题目来源:https://ac.nowcoder.com/acm/contest/3005#question
这场居然没人AK,难度真的不小啊(后两题都没看)
A - 欧几里得
第一题跟着递归式子反递推就好了,假如我们现在某一步是 x y 那下一步递归是 a b
那么a=y , b=x%y 即可得 上一步是 ak+b , b 取k=1时最小
#include<iostream>
#include<algorithm>
#include<cstdio>
#include<cstring>
#include<cmath>
#include<stack>
#include<queue>
#include<vector>
#include<set>
#include<map>
#include<string>
#define ls k<<1,l,mid
#define rs k<<1|1,mid+1,r
#define mp(x,y) make_pair(x,y)
#define r(x) read(x)
#define rrr(x,y,z) read(x);read(y);read(z)
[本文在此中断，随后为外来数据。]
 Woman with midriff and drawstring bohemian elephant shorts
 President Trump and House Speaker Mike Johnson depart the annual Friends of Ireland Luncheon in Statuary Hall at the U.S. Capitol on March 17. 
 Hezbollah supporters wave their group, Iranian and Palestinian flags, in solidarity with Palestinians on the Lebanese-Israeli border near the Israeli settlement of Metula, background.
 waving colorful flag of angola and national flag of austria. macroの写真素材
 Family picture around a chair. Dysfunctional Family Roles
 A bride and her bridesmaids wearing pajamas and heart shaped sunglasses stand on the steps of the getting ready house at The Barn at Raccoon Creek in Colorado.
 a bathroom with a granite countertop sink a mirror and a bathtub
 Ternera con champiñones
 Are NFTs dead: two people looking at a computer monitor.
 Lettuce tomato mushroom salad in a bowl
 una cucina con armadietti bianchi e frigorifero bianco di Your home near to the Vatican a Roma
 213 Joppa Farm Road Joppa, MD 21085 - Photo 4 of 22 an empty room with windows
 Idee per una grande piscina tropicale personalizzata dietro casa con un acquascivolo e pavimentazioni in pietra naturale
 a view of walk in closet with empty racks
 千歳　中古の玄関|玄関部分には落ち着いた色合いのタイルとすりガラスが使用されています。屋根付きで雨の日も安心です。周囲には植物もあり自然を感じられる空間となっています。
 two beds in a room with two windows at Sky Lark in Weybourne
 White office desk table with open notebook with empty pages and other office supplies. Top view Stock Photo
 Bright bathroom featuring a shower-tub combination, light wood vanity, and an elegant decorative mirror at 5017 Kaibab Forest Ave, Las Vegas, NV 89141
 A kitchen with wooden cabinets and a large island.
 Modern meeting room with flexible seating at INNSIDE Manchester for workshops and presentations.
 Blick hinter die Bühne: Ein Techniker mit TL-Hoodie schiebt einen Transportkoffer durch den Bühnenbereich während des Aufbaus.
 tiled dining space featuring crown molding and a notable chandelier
#define FOR(i,l,r) for(int i=l;i<=r;i++)
using namespace std;
typedef long long LL;
typedef pair<int,int> pt;
const int N=2e5+5;
const int M=2e3+5;
const int INF=0x7fffffff;
const int mod=998244353;
const double eps=1e-8;
const double pi=acos(-1);
LL n,m;
template<class T>
inline void read(T &x)
{
char c; x=1;
while((c=getchar())<'0'||c>'9') if(c=='-') x=-1;
T res=c-'0';
while((c=getchar())>='0'&&c<='9') res=res*10+c-'0';
x*=res;
}
int main()
{
int t;
r(t);
while(t--){
r(n);
LL a=1,b=0;
if(n>=1){
a=2; b=1;
n--;
}
FOR(i,1,n){
LL tmp=a;
a=a+b;
b=tmp;
}
cout<<a+b<<endl;
}
return 0;
}
B - 括号序列
类似括号匹配,丢到栈里面 有一对就出栈,最后看栈是否为空
#include<iostream>
#include<algorithm>
#include<cstdio>
#include<cstring>
#include<cmath>
#include<stack>
#include<queue>
#include<vector>
#include<set>
#include<map>
#include<string>
#define ls k<<1,l,mid
#define rs k<<1|1,mid+1,r
#define mp(x,y) make_pair(x,y)
#define r(x) read(x)
#define rrr(x,y,z) read(x);read(y);read(z)
#define FOR(i,l,r) for(int i=l;i<=r;i++)
using namespace std;
typedef long long LL;
typedef pair<int,int> pt;
const int N=1e6+5;
const int M=2e3+5;
const int INF=0x7fffffff;
const int mod=1e9+7;
const double eps=1e-8;
const double pi=acos(-1);
LL n,m;
char s[N];
template<class T>
inline void read(T &x)
{
char c; x=1;
while((c=getchar())<'0'||c>'9') if(c=='-') x=-1;
T res=c-'0';
while((c=getchar())>='0'&&c<='9') res=res*10+c-'0';
x*=res;
}
int main()
{
scanf("%s",s+1);
int len=strlen(s+1);
stack<char> ss;
FOR(i,1,len){
if(ss.size()){
char c=ss.top();
if(c=='('&&s[i]==')') ss.pop();
else if(c=='{'&&s[i]=='}') ss.pop();
else if(c=='['&&s[i]==']') ss.pop();
else ss.push(s[i]);
}
else ss.push(s[i]);
}
if(ss.size()) cout<<"No\n";
else cout<<"Yes\n";
return 0;
}
C - 子段乘积
我又是线段树,其实可以不用,做个标记哪些值为0,哪些不会0就好了
#include<iostream>
#include<algorithm>
#include<cstdio>
#include<cstring>
#include<cmath>
#include<stack>
#include<queue>
#include<vector>
#include<set>
#include<map>
#include<string>
#define ls k<<1,l,mid
#define rs k<<1|1,mid+1,r
#define mp(x,y) make_pair(x,y)
#define r(x) read(x)
#define rrr(x,y,z) read(x);read(y);read(z)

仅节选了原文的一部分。